Которая открывалась сюда, в коридор, и если распластаться по ней и ждать, пока тебя убьют, это задержит душегубов достаточно, чтобы прибыла дворцовая стража. Все это брат Меркурий понял в долю секунды – как и то, что такое поведение ему не свойственно. А свойственно ему, напротив, быть приятным и милым и делать всем легко и удобно, ибо таким сотворил его Бог, и менять это уже не след…
А потому не успели убийцы одолеть и половину коридора, как брат Меркурий ухватился за ручку и распахнул огромные двери настежь. Перепуганные прелаты внутри, заслышав крики и звуки сражения из коридора, уже сгрудились, как овцы, посреди Палаты совета, словно нарочно для того, чтобы ассасины набросились на них всей своей мощью и положили десяток или больше душ, пока стража добежит и нападет на них.
На тело поверженного патриарха брат Меркурий смотреть не хотел. Но знал, что будет хорошо, если его найдут молящимся рядом. И под звуки криков, смерти, грохота, стука, царапанья, свиста и воя из Палаты совета, обрушившихся ему в уши, он осторожно прокрался назад, к простертой золотой колонне с тем, что осталось от патриарха внутри, преклонил колени, позаботившись сначала как следует обляпать себя кровью, и наконец позволил слезам свободно струиться по его бледным щекам.

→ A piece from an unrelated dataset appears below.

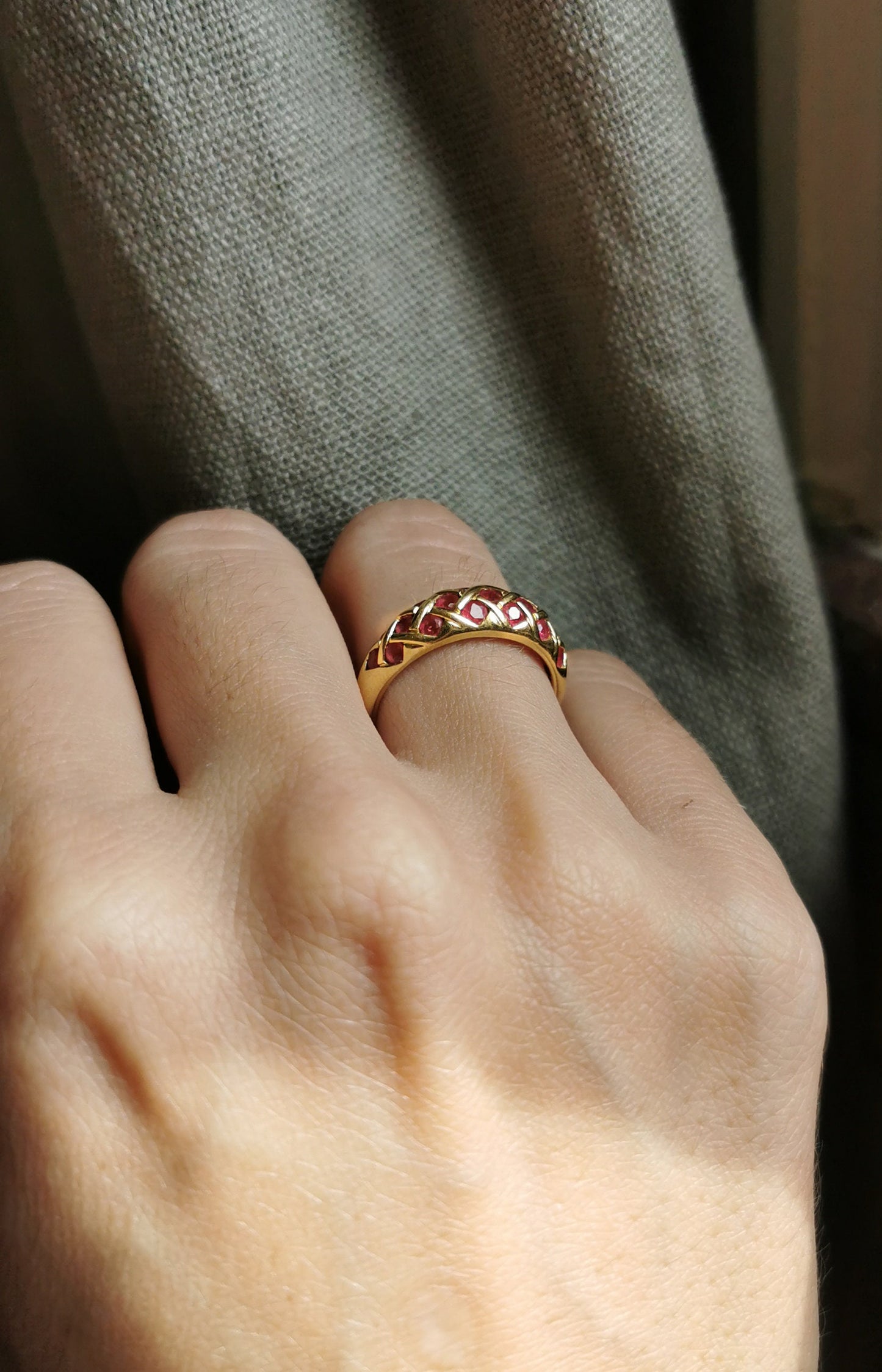 18K Gold and Rubis Bangle Ring Gold Ruby Vintage Ruby Ring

Было бы неправильно утверждать, что брату Меркурию уже виделись иконы, которые когда-нибудь запечатлеют мученичество святого Симеона Пападакиса, непременным, а возможно, и ключевым элементом которых будет образ юного, пламенеющего верой иподиакона, обагренного кровью убиенного праведника, с большими красивыми глазами, поднятыми к небу в горячей молитве.
Ну, то есть они ему определенно виделись, но не на первом плане, нет. Больше всего его занимал животрепещущий вопрос преемственности… долгие недели политических интриг… возможно, повышение – теперь-то, когда остальные два иподиакона ванной палаты освободили свои места. И еще его до сих пор пьянили прекрасные глаза убийц, бегущих к нему по коридору. Никогда за всю свою короткую жизнь он не видел ничего столь волнующего.
* * *
Тем временем в главном нефе огромного собора, куда не долетали звуки резни, сотни, тысячи людей – и Лира в том числе – собрались под исполинским простором купола, ожидая, когда начнется торжественная литургия. Хор низких мужских голосов тянул гимн, самой своей протяженностью и неспешностью рождавший устойчивое ощущение вечности.
Политика незаметности, которой следовала Лира, отчасти состояла в том, чтобы не задавать никаких вопросов и не заводить никаких разговоров. Поэтому приходилось довольствоваться наблюдениями за происходящим вокруг. Лира впитывала терпение верующих, их неподвижность, подобную трансу и пронизанную торжественной музыкой… пока один из хористов вдруг не дал петуха.